A co dla ciebie jest ważniejsze: zysk czy bezpieczeństwo? Prawdopodobnie bezpieczeństwo, rozumiane tradycyjnie: gwarantowana stopa zwrotu, choćby nawet nie za wysoka. Lepszy przysłowiowy wróbel w garści niż gołąb na dachu. Ty przede wszystkim nie chcesz tracić. Przyjmijmy, że właśnie tak określasz swoje oczekiwania wobec różnych form lokowania/inwestowania pieniędzy. Zastanawiałeś się, na ile trwałe i rzeczywiste są twoje kryteria wyboru (bezpieczeństwo, gwarancje zysków, unikanie ryzyka)? Jeżeli nie, to popełniasz poważny błąd. Myślałeś o tym, że nie chcąc stracić jednej rzeczy, tracisz inne?
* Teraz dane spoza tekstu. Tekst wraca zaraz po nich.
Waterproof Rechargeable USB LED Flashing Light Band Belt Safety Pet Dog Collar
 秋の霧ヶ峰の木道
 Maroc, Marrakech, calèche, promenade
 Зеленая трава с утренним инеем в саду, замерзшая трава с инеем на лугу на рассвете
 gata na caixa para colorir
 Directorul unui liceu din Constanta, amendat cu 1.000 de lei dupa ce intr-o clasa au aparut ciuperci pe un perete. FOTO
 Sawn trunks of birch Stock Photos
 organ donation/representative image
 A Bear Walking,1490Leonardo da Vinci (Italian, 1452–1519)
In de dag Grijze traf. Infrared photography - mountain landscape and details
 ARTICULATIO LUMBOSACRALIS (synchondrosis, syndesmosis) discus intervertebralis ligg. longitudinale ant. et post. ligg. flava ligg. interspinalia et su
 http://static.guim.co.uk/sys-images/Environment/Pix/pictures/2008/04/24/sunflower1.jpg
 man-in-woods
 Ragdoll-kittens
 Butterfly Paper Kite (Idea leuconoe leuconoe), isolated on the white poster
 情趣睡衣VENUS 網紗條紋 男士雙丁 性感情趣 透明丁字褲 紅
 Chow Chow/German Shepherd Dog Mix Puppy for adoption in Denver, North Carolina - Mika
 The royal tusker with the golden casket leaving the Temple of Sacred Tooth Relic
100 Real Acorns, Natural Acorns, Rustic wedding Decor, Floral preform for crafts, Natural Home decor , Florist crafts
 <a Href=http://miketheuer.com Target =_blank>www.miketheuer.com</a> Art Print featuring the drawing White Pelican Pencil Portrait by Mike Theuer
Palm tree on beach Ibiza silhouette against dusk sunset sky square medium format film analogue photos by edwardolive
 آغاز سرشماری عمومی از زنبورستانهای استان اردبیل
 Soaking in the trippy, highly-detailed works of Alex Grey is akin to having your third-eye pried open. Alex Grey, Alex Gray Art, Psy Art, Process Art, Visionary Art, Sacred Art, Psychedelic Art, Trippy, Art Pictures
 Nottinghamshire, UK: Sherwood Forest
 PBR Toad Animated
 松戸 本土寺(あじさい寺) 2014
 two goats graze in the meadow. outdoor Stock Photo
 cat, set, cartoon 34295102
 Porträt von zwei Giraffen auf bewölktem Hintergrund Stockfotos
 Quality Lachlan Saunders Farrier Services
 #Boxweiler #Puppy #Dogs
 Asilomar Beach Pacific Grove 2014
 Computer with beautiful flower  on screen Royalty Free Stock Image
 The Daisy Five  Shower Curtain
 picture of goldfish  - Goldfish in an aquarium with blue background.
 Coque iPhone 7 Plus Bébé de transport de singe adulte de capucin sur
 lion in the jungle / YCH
Przeprowadziłeś kiedykolwiek z samym sobą szczerą rozmowę, w której padły pytania: Dlaczego określam w taki sposób swoje oczekiwania? Czy są rzeczywiście moje? Jaki ponoszę koszt tych oczekiwań? Czy przypadkiem, koncentrując się na jednym, nie tracę czegoś o wiele dla mnie cenniejszego?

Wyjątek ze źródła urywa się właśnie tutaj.